We have said that hormones are the controllers of our body. They then provide essential information transmitted by the various secreting glands. The external reactions reflect the presence or deficiency of hormones, depending on the case. In particular, the regulation of body temperature, hunger or thirst is one of the functions of hormones.

The process of secretion of hormones from other organs other than the brain is ordered by the hypothalamus which interacts with the pituitary gland in releasing the command hormones.

Hormones are varied according to their producers, who transmit different messages to the body. Notably, the interactions of each hormone with the body are not all similar, there are those that cause immediate effects with a short duration and those that induce more prolonged reactions.

It should be noted that the expected actions of hormones are very precise and targeted. After the endocrine cells secrete them, the blood system is responsible for transporting them to the target cells, which are the chemical receptors. The role of the latter is to interpret the messages transmitted.

The hormones transported are specifically the steroid hormone and the protein hormone, which are both very complementary. The steroid hormone passes through the target cell and the protein hormone attached to the membrane of the target cell assists in the process of receiving the message.

There are multitudes of hormones:endorphin, theleptin, etc

Hormones and the body's needs

Given that the command hormones come from the endocrine glands of the nervous system, the secretion of hormones are at the request of the body or organism. Indeed, it is essential for an athlete to understand the characteristics of the different hormones so that they can balance, choose or limit their physical activities according to the capacity and well-being of the body.

What is the relationship between hormones and sport?

In general, any physical effort leads to a loss of water and sodium. However, this deficit depends on the intensity and duration of the exercise and the physical condition of the person. In principle, these losses stimulate the secretion of aldosterone and antidiuretic hormone, which promote the retention of water and sodium.

At the beginning of physical training, it is the thyroid hormones and parathyroid hormones that are stimulated. The increase in these substances leads to the basal metabolic rate, which in turn leads to sleep disturbance and persistent fatigue. Indeed, the frequency and prolongation of training can only increase the concentration of these hormones which only decrease after several days. Indeed, the control of the variation of these hormones depends on moderate physical exercises.

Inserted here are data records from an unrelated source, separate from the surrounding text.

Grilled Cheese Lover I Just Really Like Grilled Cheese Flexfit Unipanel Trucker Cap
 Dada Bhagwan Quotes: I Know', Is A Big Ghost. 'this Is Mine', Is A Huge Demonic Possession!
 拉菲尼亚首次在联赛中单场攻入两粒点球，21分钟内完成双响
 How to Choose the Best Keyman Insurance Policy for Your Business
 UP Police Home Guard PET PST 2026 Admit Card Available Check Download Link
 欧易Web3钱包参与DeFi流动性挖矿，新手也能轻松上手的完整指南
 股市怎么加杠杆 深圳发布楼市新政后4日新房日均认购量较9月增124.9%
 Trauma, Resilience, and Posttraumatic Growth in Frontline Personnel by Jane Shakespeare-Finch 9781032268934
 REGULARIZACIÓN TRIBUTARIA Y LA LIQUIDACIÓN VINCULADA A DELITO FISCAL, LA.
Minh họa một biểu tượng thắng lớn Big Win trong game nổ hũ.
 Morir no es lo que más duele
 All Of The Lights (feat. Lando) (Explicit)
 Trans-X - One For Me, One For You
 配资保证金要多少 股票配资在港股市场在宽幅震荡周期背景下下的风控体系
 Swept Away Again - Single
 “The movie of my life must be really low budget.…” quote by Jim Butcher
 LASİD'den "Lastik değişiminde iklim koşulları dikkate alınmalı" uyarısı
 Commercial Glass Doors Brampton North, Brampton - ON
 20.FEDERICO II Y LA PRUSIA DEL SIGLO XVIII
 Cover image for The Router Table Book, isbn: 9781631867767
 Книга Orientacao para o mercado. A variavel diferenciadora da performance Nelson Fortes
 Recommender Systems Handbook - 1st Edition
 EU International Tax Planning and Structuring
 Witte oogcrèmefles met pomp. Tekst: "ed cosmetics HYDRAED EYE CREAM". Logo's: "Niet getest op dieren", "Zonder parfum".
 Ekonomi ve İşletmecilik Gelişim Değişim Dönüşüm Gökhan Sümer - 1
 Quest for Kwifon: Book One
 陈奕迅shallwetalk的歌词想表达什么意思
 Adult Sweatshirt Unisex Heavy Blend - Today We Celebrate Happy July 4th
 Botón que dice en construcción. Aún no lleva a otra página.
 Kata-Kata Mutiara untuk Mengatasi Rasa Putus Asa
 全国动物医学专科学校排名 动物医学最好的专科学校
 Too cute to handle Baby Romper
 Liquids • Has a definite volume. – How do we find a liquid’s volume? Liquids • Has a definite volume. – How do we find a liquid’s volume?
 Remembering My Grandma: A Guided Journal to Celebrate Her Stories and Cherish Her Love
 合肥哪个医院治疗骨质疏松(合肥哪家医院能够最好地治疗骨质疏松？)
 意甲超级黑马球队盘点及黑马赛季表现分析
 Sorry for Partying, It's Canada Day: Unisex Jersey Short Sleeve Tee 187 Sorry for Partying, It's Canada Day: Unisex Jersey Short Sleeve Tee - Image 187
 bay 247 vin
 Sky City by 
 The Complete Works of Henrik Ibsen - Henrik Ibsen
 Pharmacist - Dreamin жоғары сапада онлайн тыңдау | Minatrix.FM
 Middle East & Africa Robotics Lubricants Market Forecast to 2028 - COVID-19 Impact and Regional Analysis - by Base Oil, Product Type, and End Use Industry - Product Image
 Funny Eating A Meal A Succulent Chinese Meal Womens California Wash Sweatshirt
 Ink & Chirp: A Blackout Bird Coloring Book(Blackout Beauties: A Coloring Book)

During training, adrenaline and noradrenaline will be progressively and continuously secreted. The increased concentration of these provides benefits to the cardio vascular system as they release energy.

The duration and intensity of training defines the concentration of the sex hormone levels which are androgen andestrogen. In addition thetestosterone  will also be stimulated and promotes protein anabolism. This is advantageous for bodybuilders as it helps to firm up muscles.

The maintenance ofgrowth hormones is interdependent with the intensity of the physical effort. Hormone levels may increase up to 35 times the normal level depending on perseverance in training. This growth is also reflected in the gain of muscle mass.

The hormone that has a highly variable concentration during training iscortisol. It is secreted by the adrenal glands, its high concentration leads to a gluconeogenic effect that allows the body to provide energy other than in glucose.

During training, there is also the variation ofinsulin and glucagon. Notably the concentration of these hormones substitutes i. e. if insulin increases, glucagon decreases and vice versa. As a specificity, glucagon releases fatty acids in fatty tissues and in the liver unlike insulin.